From memory, there is an OpenGL wrapper/lib available for VB (at least with VB6, not sure about with .net editions). Check ‘planet source code’ for some examples that use this (there’s a solar system one there IIRC that should include the relevant link).

However, it is worth nothing that OpenGL interface is by design very C-orientated. Python is quite similar to C in some ways (syntax wise), but VB is not to similar to either. Furthermore, the wrapper doesn’t always provide a consistent style of access. As a result, you might find it harder to port things from VB to Python or C, or even getting examples from common resources to work in VB when starting out.


  • Now, if you’d like to work in Python instead, there is a PyOpenGL module or such available. A google search should reveal what you’re looking for. The package does require another py package which acts as a special installer thing (.egg files). This should be quite compatable with all the c/c++ based “redbook” examples out there.
  • In C, things are even easier (in terms of getting 3d working through OpenGL and GLUT), though you’ll need to be careful of memory management issues.

I should also mention that with VB, it is easy to use DirectX with it. However, the problems with DirectX are that it is restricted to Windows only, and you need to write a lot more bulking to get the simplest tasks done.

Hope that helps,

Here’s a book that looks promising and the used copies are only ~ $12

My thots when I read your post: don’t stretch your learning too far beyond the intent of the class. What you need to learn are the basic logic paths and constructs of programming, the theory of which transfers to whichever language you choose or application you’re constructing. The projects that are included will allow you to become very familiar with these techniques. Learn them well, then you’ll be better equipped to tackle the projects which interest you later.

Too often students of IT tend to overlook the often mundane stages of project development such as planning and researching. However, I’ve come to understand that its these aspects of design which are the most important to any given project’s success.

Its just our nature to want to jump right in and work on the specifics of the solution we’re constructing rather than taking the time to fully understand the circumstances and realize all aspects.

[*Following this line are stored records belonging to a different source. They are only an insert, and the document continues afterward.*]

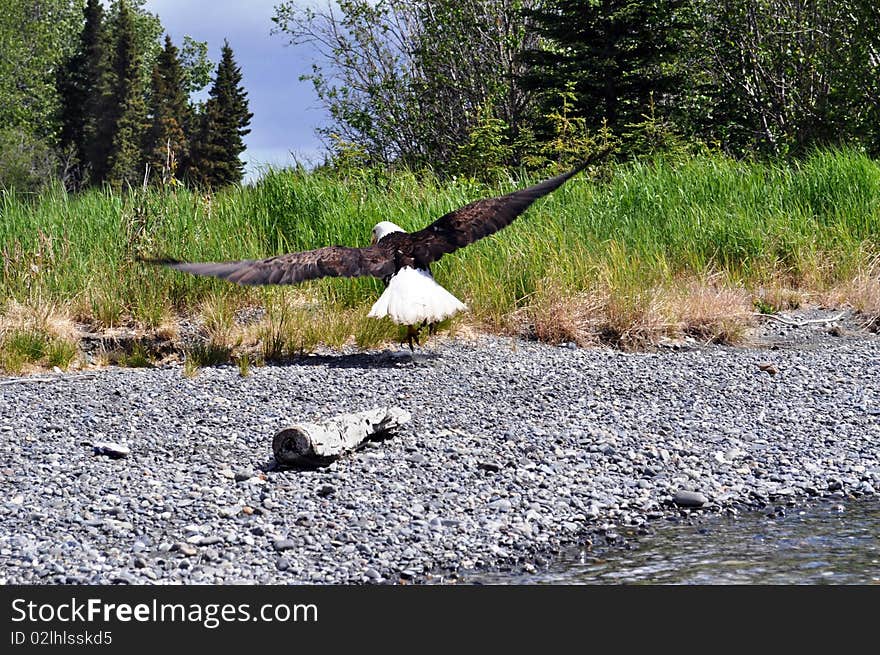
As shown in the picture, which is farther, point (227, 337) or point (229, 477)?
point (227, 337)

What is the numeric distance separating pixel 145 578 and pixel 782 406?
4.52 metres

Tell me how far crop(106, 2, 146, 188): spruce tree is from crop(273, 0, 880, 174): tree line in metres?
19.1

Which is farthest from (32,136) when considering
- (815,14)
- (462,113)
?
(815,14)

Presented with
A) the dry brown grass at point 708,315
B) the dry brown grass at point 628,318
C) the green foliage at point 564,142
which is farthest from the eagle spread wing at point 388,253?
the green foliage at point 564,142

Most important is the human element. Spending time talking with and understanding the future user’s point of view is paramount. The technical wizardry and details of the solution will come - but if its not understood by, needed by, thus, not used by the end users, then what’s the point?

If you HAVE to use VB, then you could do the simple cube rotation for “playing” around.

As for just WANTING to learn VB, one has to be clear to ones self here: Do you want to learn VB or learn to PROGRAM? If you just want to “learn VB”, then do so. If you want to learn to “program”, start elsewhere.

I’ve been a software developer for over 24 years – a PAID to write CODE developer. I’ve been mostly a contractor and got to work for a myriad of places – chemical companies, pharmaceutical companies, small specialty companies, shipping companies, etc. In all that time there is one thing for sure – MOST developers don’t know “how to program”, but most know “how to make software package X do what I want” – and usually it’s VB.

If you REALLY want to learn to write good software, you gotta know something about the machine itself, software development itself, etc. Take a read here:

But to reiterate:

VB should do fine for your class and desires at this point. Just remember to learn how to do what you WANT and ADAPT it to VB. If you get stuck in the “VB way” just remember that it’s not necessarily the “best” or “right” way.


I took a VB class once, and I regretted it. The teacher taught very little programming; Usually we simply made interfaces and made something pop up when you clicked a button.

I learned Python over the summer, and I love it. Easier to code than VB, and not so “pointy clicky” oriented, which is what I wanted to learn.

I agree. Python is really quick, not to mention easy.

Python freakin’ ROCKS! Useful little tool in any developer toolbox I think.

Thanks for all the replies. When I signed up for the course I did not know what language would be used. If I was going to spend time learning a language my choice would not be VB. That being said I thought trying to use it for something I was interested in would help.

Philbo: Thanks, that book looks interesting. I think I will see if it is in the library or something.

mzunga: That is a good point. I think I should not extent learning too far from the class, but in a way the teacher encourages. If you hand in a good program that shows you know what your doing than the teacher will give you an automatic A for the midterm or final. So it may be better to programs in the book and work with the teacher to try to improve my programming than learn a specific function of VB.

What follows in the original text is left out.